Book Review:
Warship Under Sail: The USS Decatur in the Pacific Northwest

  • Posted 6/16/2011
  • HistoryLink.org Essay 9854

By Lorraine McConaghy
University of Washington Press, Seattle
Hardcover, 344 pages
53 illustrations, five maps, notes, bibliography, index
ISBN: 978-0-295-98955-6

Prior to the Civil War, the USS Decatur was one of five ships in the United States Navy’s new pacific squadron. The navy project to extend federal authority west would  make the Decatur legendary for her role in defending white settlers from Indian attack during the 1855 Battle of Seattle. The Museum of History & Industry’s Lorraine McConaghy has written a thorough and exciting history of the Decatur. McConaghy traces the major episodes of the ship’s career and uses it as a fixed point from which to examine the complex world of antebellum American expansion as well as the story of early Seattle.
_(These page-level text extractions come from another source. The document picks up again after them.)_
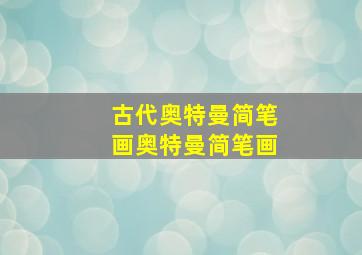 古代奥特曼简笔画奥特曼简笔画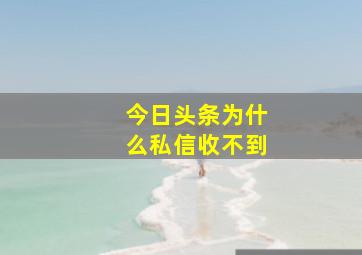 今日头条为什么私信收不到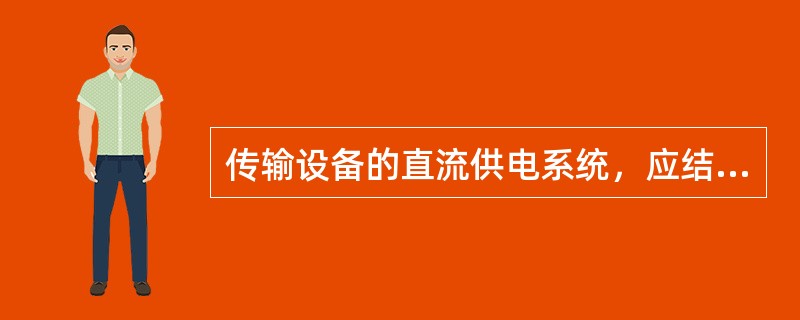 传输设备的直流供电系统，应结...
Her book explores the turbulent world that existed for sailors of that era as well as the constant danger and uncertain fates of adventurous Americans looking to win their fortunes on the frontier.

In early 1854 the Decatur left Boston on a journey south, past the hazardous waters of the Strait of Magellan, and back north, California bound. Her mission was to advance American interests in the new Western territories. Settlements and commerce both desired defense from a newly growing and technologically advancing American United States Navy. After spending four months protecting American commerce in Honolulu, the Decatur was ordered by the commander of the Pacific Squadron, Commandant David Farragut, to defend American settlers on the Oregon Coast. Persistent rumors of attack from Indians brought the Decatur into the Puget Sound and into the creation myth of Seattle.  

McConaghy has written an elaborate examination of the opposing and overlapping themes of antebellum maritime and frontier history using the Decatur as a lens. The Decatur sailed during the transition away from the traditions of the old sailing ship navy and at the beginning of the new steam-powered maritime revolution. Her crew came from diverse backgrounds and crewmembers often clashed with each other over their conflicting identities such whether it be northerner versus southerner, expansionist versus isolationist, or career Navy versus ragamuffin opportunist.

Central to the understanding the Battle of Seattle is the twilight space on the border of the white settlement and the Indian controlled woods. Here the crew of the Decatur and the transient white and Indian population drank and caroused in a cultural and geographic zone that has not been thoroughly described by earlier historical treatments. McConaghy is interested in the largely unknown activities of the large number of itinerant and disreputable people who inhabited the fringes of settled life in early Seattle. Their stories are largely absent in the historical accounts of the prominent settlers, yet these uncelebrated frontier miscreants are the ones who are the actors in the story of bloodshed and sacrifice in the established narratives. This book examines frontier society in new way by centering on the largely unrecorded and nuanced world where white settler, Indian, and eastern sailor mixed and blurred their established roles.

After the Decatur’s considerable adventures in Oregon Territory, she sailed south, first to San Francisco, and then to Nicaragua to rescue the tattered and defeated remnants of William Walker’s filibusters. (William Walker was an American adventurer who raised a private army as part of a failed plan to take over Nicaragua.) The Decatur’s mission in Central American was to rein in the ambitious efforts of American nationals to overthrow the established governments there. The Decatur’s own marines rode with Walker and his surviving senior commanders on the train across the Isthmus of Panama during his forced departure back to the United States. For her final two years as a commissioned Navy ship the Decatur became a floating hospital for wounded and ill American expansionists. This ignoble end for both the ship and the project of Latin American territorial expansion is the final act of the story. 

Warship under sail is an exciting and danger-filled true history of maritime adventure. The voyages of the Decatur are filled with peril and intrigue. McConaghy has a keen sense of scale, while explaining the larger context of imperial American expansion and national naval strategy, we still are treated to every thrilling drunken brawl, every wild shore leave, and every brush with disaster among the crew. The narrative is a product of exhaustive original research. Included are maps, historical diagrams and etchings as well as sketches of the various exotic sights drawn by the ship’s surgeon. These provide an exciting first-person look at the rugged frontier localities visited by the Decatur.

This large and impressive book is a contribution to both naval and Seattle history that is truly significant.